The Canadian Creative Accelerator, which is backed by the Trade Commissioner Service of the Consulate General of Canada in Los Angeles and the Government of Quebec, has highlighted six shows that will receive help and money to break out in the States.

In addition to training and access to financing, the shows will receive mentorship from Los Angeles-based advisors at the start of October with the hope of selling their show in the U.S. This list was put together by a group that included Schitt’s Creek producer Andrew Barnsley, manager Leslie Conliffe, who represents the likes of The 100 writer Miranda Kwok, MRC SVP Amit Dey, who previously worked at Universal Pictures, PEN15 producer Vera Santamaria, Tonya Williams, founder of the Reelworld Film Festival and WarnerMedia’s Melanie Nepinak Hadley.

Story Shape Entertainment, run by Supinder Wraich and Matt Power, are developing drama The 410. The show follows Suri, an Indian blonde and wannabe influencer, who, desperate to hold onto the family she has left comes face-to-face with the criminal underworld that operates inside her seemingly quiet suburban community.

Screen Siren Pictures, with producer Trish Dolman, and Marie Clements Media, are developing a four-part Indigenous psychological drama, Bones of Crows.
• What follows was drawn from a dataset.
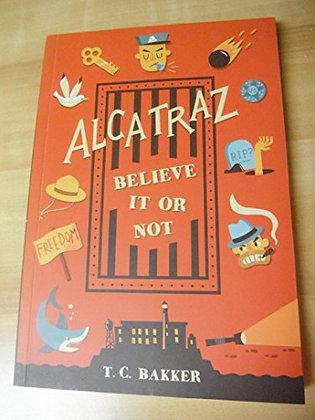Alcatraz Believe It Or Not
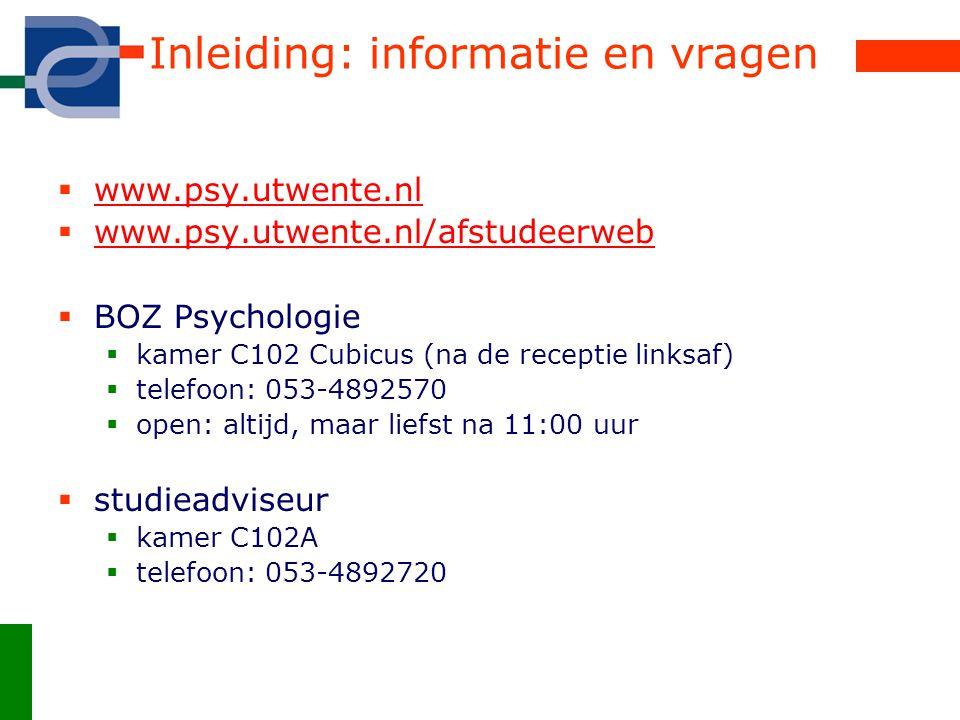 Bachelorthese  Informatie via het afstudeerweb: www.psy.utwente.nl/afstudeerweb  Algemene informatie Studieadviseur  Inhoudelijke informatie over opdrachten docenten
Written and directed by Marie Clements (Red Snow), the show follows Cree Matriarch Aline Spears, who is confronted by her traumatic past as she embarks on a classified mission in World War II realizing the secrets long buried in her are a shared one.

Oya Media Group, with producers Alison Duke and Ngardy Conteh George, are developing a half-hour comedy series about toxic masculinity. Detox, created by Roberta Munroe, follows Rafik Johnson, who wants to heal the world from the patriarchy by dismantling toxic masculinity – one bear hug at a time, whether you want one or not.

The creator of the show is ROBERTA MUNROE and the show is called DETOX.

On the kids’ side, hoping to emulate Paw Patrol, Vérité Films and Corner Gas executive producer Virginia Thompson are developing children’s animated comedy-musical-adventure series Jeremy Fisher Junior and Friends, which stars musicians Jeremy Fisher and Aiza Ntibarikure, and celebrates the joy and diversity of music and encourages positive mental health and well-being.

Groupe PVP, with producer François Trudel, is developing animated kids’ show Cosmo the Dodo, which follows the last of his kind on Earth as he travels across the universe with a lost spaceship and three zany aliens, hoping to find other dodos like him. Along the way, he gets very busy protecting stunning creatures and their amazing biodiversity from harm.

Finally, The Beaverton producer Pier 21 Films is developing a half-hour comedy but refused to disclose details.

Each of these projects have development agreements with Canadian networks and across the six projects, five have a Black, Indigenous or Person of Color as the producer, director, writer, lead actor, or a combination of those elements.

“This class proves that the pool of Canadian creative talent is deep and diverse and ready to extend the run of great shows coming out of Canada, whether you’re talking about award winning comedies like Schitt’s Creek and Kim’s Convenience, new hit dramas like Transplant and Coroner, or huge children’s franchises like Paw Patrol,” said Consul General Zaib Shaikh. “The media and entertainment industries, and the jobs that come from them, are a powerful source of economy for Canada and of great global value to our U.S. partners. Our congratulations and best wishes to this first cohort of producers and projects in the CCA, and we’re excited to help them achieve next-level success here in the U.S. and beyond.”